Nos últimos dois meses a polêmica sobre o intitulado “casal perfeito” foi alvo de muitas manchetes e artigos fora ou dentro das redes sociais. 

O casal Bianca Toledo e Felipe, pastores evangélicos e acostumados à intensa exposição pelo seu engajamento em oferecer aos jovens cristãos uma nova forma de relacionamento de namoro, noivado e casamento se tornaram alvo de uma enorme polêmica de precedentes jurídicos, filosófico e religioso.

No início do mês, Bianca chocou os usuários das redes virtuais com sua explosiva declaração de que o seu marido (Felipe) havia praticado crime de abuso sexual com o seu filho de cinco anos e que haveria assumido sua homossexualidade.

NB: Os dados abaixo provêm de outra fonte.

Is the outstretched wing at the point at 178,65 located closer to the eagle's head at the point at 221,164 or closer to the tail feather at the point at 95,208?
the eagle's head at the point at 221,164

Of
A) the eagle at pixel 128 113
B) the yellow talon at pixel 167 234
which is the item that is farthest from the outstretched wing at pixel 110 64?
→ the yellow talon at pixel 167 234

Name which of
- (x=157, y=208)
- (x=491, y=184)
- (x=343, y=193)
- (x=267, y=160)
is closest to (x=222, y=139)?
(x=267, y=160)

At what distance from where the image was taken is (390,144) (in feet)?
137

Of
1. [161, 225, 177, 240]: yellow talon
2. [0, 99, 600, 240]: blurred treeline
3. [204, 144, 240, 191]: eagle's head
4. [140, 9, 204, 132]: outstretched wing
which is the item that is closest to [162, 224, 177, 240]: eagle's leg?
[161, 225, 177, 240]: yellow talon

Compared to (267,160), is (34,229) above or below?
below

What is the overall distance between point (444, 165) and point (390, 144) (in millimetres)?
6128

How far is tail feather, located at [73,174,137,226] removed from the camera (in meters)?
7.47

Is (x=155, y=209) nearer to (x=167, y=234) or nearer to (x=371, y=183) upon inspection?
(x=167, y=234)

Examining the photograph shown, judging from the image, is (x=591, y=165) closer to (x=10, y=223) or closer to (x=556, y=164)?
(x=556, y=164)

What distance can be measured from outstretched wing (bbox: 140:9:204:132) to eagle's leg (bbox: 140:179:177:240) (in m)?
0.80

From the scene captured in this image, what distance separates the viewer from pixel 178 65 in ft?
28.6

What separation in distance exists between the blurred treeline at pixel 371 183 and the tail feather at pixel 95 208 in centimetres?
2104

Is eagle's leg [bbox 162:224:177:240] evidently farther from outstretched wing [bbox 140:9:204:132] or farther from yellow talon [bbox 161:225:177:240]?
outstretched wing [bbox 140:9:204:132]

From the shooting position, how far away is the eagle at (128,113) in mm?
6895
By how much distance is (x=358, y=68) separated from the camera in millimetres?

Informou ainda que devido uma tentativa de suicídio foi internado em clínica psiquiátrica e após isso acautelado (preso) em razão do possível crime de abuso sexual de menor.

Não obstante a tais declarações, informou sua vontade de “cancelar” o seu casamento em razão da confissão do seu marido sobre sua homossexualidade.

Vinte dias após esta publicação, o marido de Bianca (Felipe) da mesma forma, em certo direito de resposta, desmentiu as acusações feitas e defendeu a justiça sob o seu ponto de vista.

E o caso que deveria limitar-se ao julgamento pelo Judiciário, transformou-se em julgamento público virtual, em razão da atual liberdade de postagens em redes sociais sem qualquer validação prévia.

Adianto que este artigo não promoverá um tribunal público sobre este assunto.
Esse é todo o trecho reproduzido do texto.